• **EXERCISE DETAILS**:
Reproduce the letter on rereading a text in full, word for word.

A response to Gilles Gravelle’s letter, Bible translators: Are we under construction?
This post was a guest blog for Letters to Bethel. First published on July 24th, 2016.
Dear Bethel,
Truly to read is to re-read, over and over again—to keep rereading, until we can finally hear the word that is being spoken to us in what we read. To read in such a full-bodied way, we must chew on a text the way a cow chews on its cud, till we have gotten the last drop of juice out of it.
If we keep chewing that way on a text, it will begin to chew on us. The text we began by eating will start to eat us in turn. If that process is allowed to continue to its end, the text will wind up digesting us entirely, turning us into instances of its own substance.
Centuries of Christian monks in the cells, constantly repeating single scriptural verses, “meditating” on them in just that way, knew that eventually they would become the very word they had, like Jeremiah, been eating. Indeed, Feuerbach was right: we are what we eat—or at least we eventually become what we keep on eating.

• **SUPPLIED MATERIAL**:
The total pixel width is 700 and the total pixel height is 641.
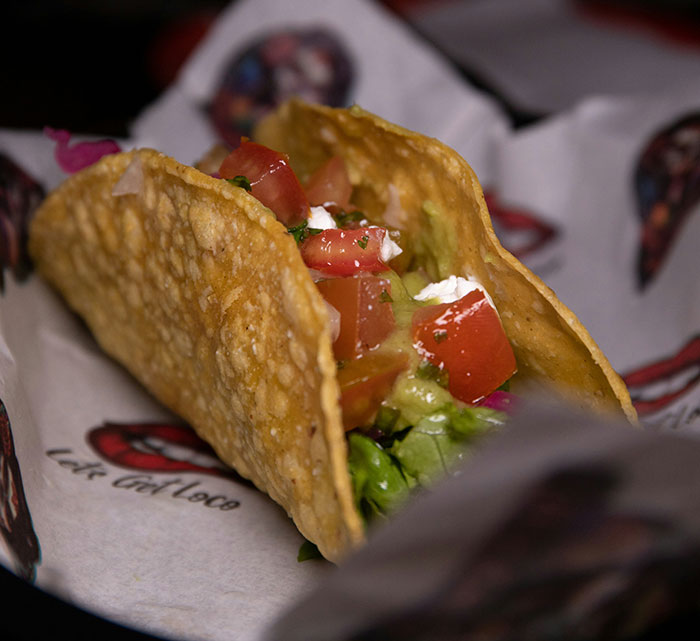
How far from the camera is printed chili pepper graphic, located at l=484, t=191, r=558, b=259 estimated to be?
3285mm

• **WRITTEN SOLUTION**:
A response to Gilles Gravelle’s letter, Bible translators: Are we under construction?
This post was a guest blog for Letters to Bethel. First published on July 24th, 2016.
Dear Bethel,
Truly to read is to re-read, over and over again—to keep rereading, until we can finally hear the word that is being spoken to us in what we read. To read in such a full-bodied way, we must chew on a text the way a cow chews on its cud, till we have gotten the last drop of juice out of it.
If we keep chewing that way on a text, it will begin to chew on us. The text we began by eating will start to eat us in turn. If that process is allowed to continue to its end, the text will wind up digesting us entirely, turning us into instances of its own substance.
Centuries of Christian monks in the cells, constantly repeating single scriptural verses, “meditating” on them in just that way, knew that eventually they would become the very word they had, like Jeremiah, been eating. Indeed, Feuerbach was right: we are what we eat—or at least we eventually become what we keep on eating.